Williams J. E., Bennet S. M., y Best D. L. escribieron un artículo titulado "Awareness and expression of sex stereotypes in young children" ("Conciencia y expresión de los estereotipos sexuales en los niños pequeños"), en la revista "Developmental Psychology" (1975).

Allí señalan seis aspectos importantes relacionados con el aprendizaje de las categorías sexuales, que algunos han denominado etapas:

  • Aprender a identificar el sexo de las personas.
  • Aprender a identificar el propio sexo y la constancia del género.
  • Identidad del papel de género.
  • Aprender las diferencias características en la conducta de los padres y las madres.
  • Aprender qué juegos y qué conductas están ligadas a cada sexo.
  • Adquirir las creencias sobre qué características de personalidad distinguen a hombres y a mujeres.

Como vemos, los primeros pasos están relacionados con el género y la identidad, y los siguientes más bien con los estereotipos o creencias asociadas a cada sexo.

El desarrollo de las distintas etapas se produce en un contexto socioeconómico, cultural y político que determina poderosamente las diferencias observadas en los estereotipos sociales vinculados al sexo masculino o femenino.

Estos aspectos ligados a las categorías hombre-mujer van a influir en la percepción que la persona tiene de los otros, y también en la imagen que tiene de sí misma, es decir, en su identidad de género.

Esto supone que la pertenencia a una u otra categoría sexual va a determinar distintas realidades sociales (en la interacción con otras personas), así como diferencias en la identidad de los individuos.
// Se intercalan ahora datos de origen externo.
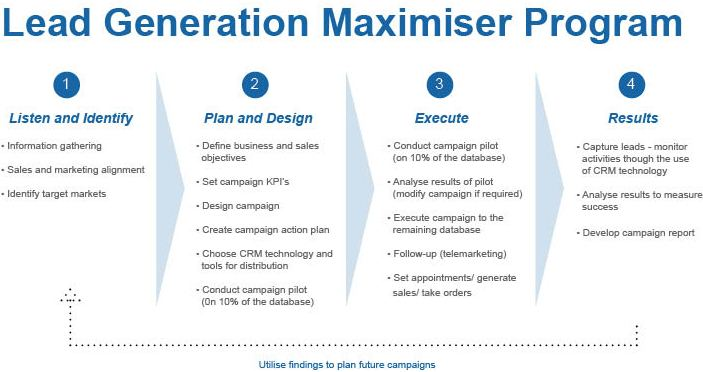 lead_generation_maximize_703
Consecuencias de esta diferenciación las podemos encontrar en los diversos comportamientos y elecciones que el individuo va a realizar a lo largo de su vida, aunque vayan difuminándose las fronteras (¿o no tanto?) y mezclándose los roles en los últimos años en determinadas sociedades: estudios, trabajo, actividades de ocio... son para niños y para niñas, hombres y mujeres, para las personas, en definitiva.

El caso es que nuestra sociedad perpetúa roles/estereotipos, y en las etapas en el aprendizaje de las categorías sexuales así lo constatan.

Está claro que hombres y mujeres somos diferentes, en lo que lo somos, y eso es bueno. Pero si somos iguales en tantas cosas, ¿por qué mantener la diferenciación, tantas veces asociada a discriminación? Creo que contribuir a que nuestros hijos crezcan sin estereotipos es positivo y necesario.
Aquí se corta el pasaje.